Исходный документ:

Солнце… Галилей увидел на нем пятна… Аристотельянцы взвыли от негодования. Но ученый наблюдал, как эти пятна образовывались, меняли очертания, исчезали. Мало того, благодаря этим пятнам, Галилей установил, что и Солнце вращается вокруг своей оси, но только очень медленно, совершая полный оборот приблизительно в 27 дней. Те, кто упрямо не принимал коперниковского осевого вращения Земли, могли теперь видеть аналогию его на Солнце.
Обескураженные градом сыпавшихся на их головы ударов, ревнители старого не находили пока ничего лучше, как открещиваться от галилеевской машины — телескопа. Тогда, в пору своих решающих побед, Галилей способен был еще забавляться людской глупостью. Он писал Кеплеру: «Ох, милый мой Кеплер, как хотел бы я теперь от души посмеяться вместе с тобой. Здесь в Падуе есть главный профессор философии, которого я много раз настойчиво просил посмотреть на Луну и планеты в телескоп. Но он упрямо отказывается. Ах, зачем тебя нет здесь! Как бы мы похохотали над этими удивительными дурачествами!»
После восемнадцати лет профессорства в Падуе, которые он называл счастливейшей порой своей жизни, Галилей покинул Венецианскую республику и отправился в родную Тоскану. Здесь, во Флоренции, при дворе великого герцога Козьмы II Медичи он занял пост лейб-философа герцога, его личного астролога. Это давало много досуга и материальную обеспеченность.
Имя Галилея успело прогреметь по всей Италии и далеко за ее пределами. Враги притихли. А самому Галилею начинало уж казаться, что открытия его достаточно красноречивы, чтобы убедить упрямцев.
Тем временем где-то за толстыми. стенами, неслышно, сокрыто от посторонних глаз, кто-то собирал свидетельские показания о каждом слове, сказанном Галилеем, о каждой написанной им строке. Галилеем заинтересовались отцы-иезуиты. Он привлек к себе внимание инквизиции. Но следствие велось в сугубой тайне, и ни звука о нем не достигало Галилея. Только один или два раза его доброжелатели — их он мог бы перечесть по пальцам — намекнули ему на опасность навлечь неудовольствие кардинала Беллармина.
Галилей пропускал предостережения мимо ушей. Но вот пошли настойчивые слухи о том, что Ватикан занялся расследованием учения Коперника, а заодно и научных воззрений его тосканского последователя. Галилей сочинил в собственную и Коперника защиту большое послание и направил его в Рим, тому самому Кастелли, который так восторженно принял открытие фаз Венеры. Галилей просил показать письма инквизитору Беллармину. Ответ из Рима был неутешителен: пояснения Галилея произвели на князей церкви самое плохое впечатление. Ему передали совет кардинала: отойти от вопросов астрономии и заняться чистой математикой. Что касается Коперника, то, писали Галилею, церковь пока не собирается запрещать его «Обращений». В Риме ограничатся только добавлениями к нему. В них будет усиленно подчеркнут предположительный, необязательный и чисто геометрический характер коперниковских гипотез.

Цель задания: Согласно тексту о Галилее, за какой срок Солнце совершает полный оборот вокруг своей оси?

Предоставленные материалы:
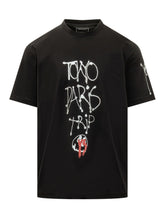 Y-3 - T-shirt con Stampa Lettering Verticale - Nero - LIDIASHOPPING® - Official Website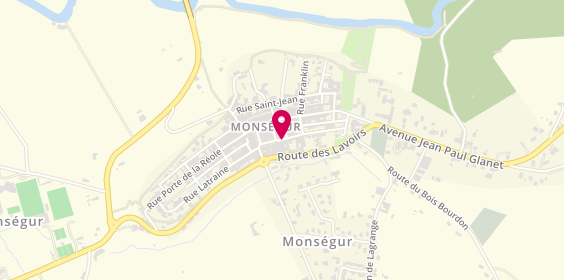 Plan de Agence Monsegur, 1 Rue Robert Descorne, 33580 Monségur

Подробное решение: Приблизительно за 27 дней.